Pours a very deep black, with a huge, frothy head of honeycomb golden brown. Lacing is superb, forming lovely complex rings as it goes down. Body is thick, and hold fine carbonation that that flits into the head. It almost looks like a nitro beer, but I suspect it just big-bodied. Looks great.
Nose is very good. It has a really pronounced sweet coffee character, which I'll admit forms the bulk of it. But it's well supported by a pleasant deep malt notes, and aromatic characters of cola and chopped dark chocolate. It has a huskiness to it as well, which give off characters of dried grass, rattan and fresh ground white pepper. It's very good.

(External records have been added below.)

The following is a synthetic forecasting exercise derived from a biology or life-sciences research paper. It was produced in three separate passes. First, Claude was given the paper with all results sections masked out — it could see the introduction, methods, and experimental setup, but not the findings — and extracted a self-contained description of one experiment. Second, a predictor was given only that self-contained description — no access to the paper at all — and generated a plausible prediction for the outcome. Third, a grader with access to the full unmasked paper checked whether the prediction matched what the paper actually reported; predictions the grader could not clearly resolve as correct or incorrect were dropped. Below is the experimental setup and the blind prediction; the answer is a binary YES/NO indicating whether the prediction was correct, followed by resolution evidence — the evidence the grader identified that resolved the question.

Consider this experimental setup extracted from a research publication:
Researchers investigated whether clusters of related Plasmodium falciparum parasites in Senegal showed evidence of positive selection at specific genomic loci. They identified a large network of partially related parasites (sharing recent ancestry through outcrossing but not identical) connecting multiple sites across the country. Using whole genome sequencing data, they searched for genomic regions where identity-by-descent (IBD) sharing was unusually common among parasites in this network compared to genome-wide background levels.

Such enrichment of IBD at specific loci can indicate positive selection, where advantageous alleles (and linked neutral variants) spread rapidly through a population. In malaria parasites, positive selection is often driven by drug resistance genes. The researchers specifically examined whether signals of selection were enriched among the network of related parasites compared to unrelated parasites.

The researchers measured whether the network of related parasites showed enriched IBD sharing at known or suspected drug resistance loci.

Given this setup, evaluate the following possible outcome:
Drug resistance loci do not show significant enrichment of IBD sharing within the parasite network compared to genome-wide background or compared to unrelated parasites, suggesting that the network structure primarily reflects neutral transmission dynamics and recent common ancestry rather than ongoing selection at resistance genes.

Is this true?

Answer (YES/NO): NO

Taste is also very good, with a strong coffee character over the top, but loads of smoothness and sweetness to support it. It has a very dessert-like richness, like tiramisu or affogato. It has undertones of cherries and choc-dipped raspberries. Very smooth finish. It has the silkiness of melted high-fat vanilla ice-cream, with loads of punchy coffee to keep it lively. This is an impressive beer.
Feel is excellent. Super smooth and slick. It's one of the most impressive parts of the beer.
Overall, hell yes. This is a lovely beer. It's super smooth, super complex and with a balance of characters that doesn't make it feel like a mess, or overwhelm the palate. There's some serious thought been put into this beer, and it's put together brilliantly.
41 / 100
330ml can purchased for me by Sam as part of my 2018 Advent Calendar. Reviewed blind.
Pours a slightly hazed, very, very pale yellow, almost trending towards transparent. Head is very coarse-bubbled, only really persisting as a foamy, insubstantial ring. Carbonation is minimal, but sweeps upwards in small streams. Body is very light. It's a bit underwhelming, to be honest.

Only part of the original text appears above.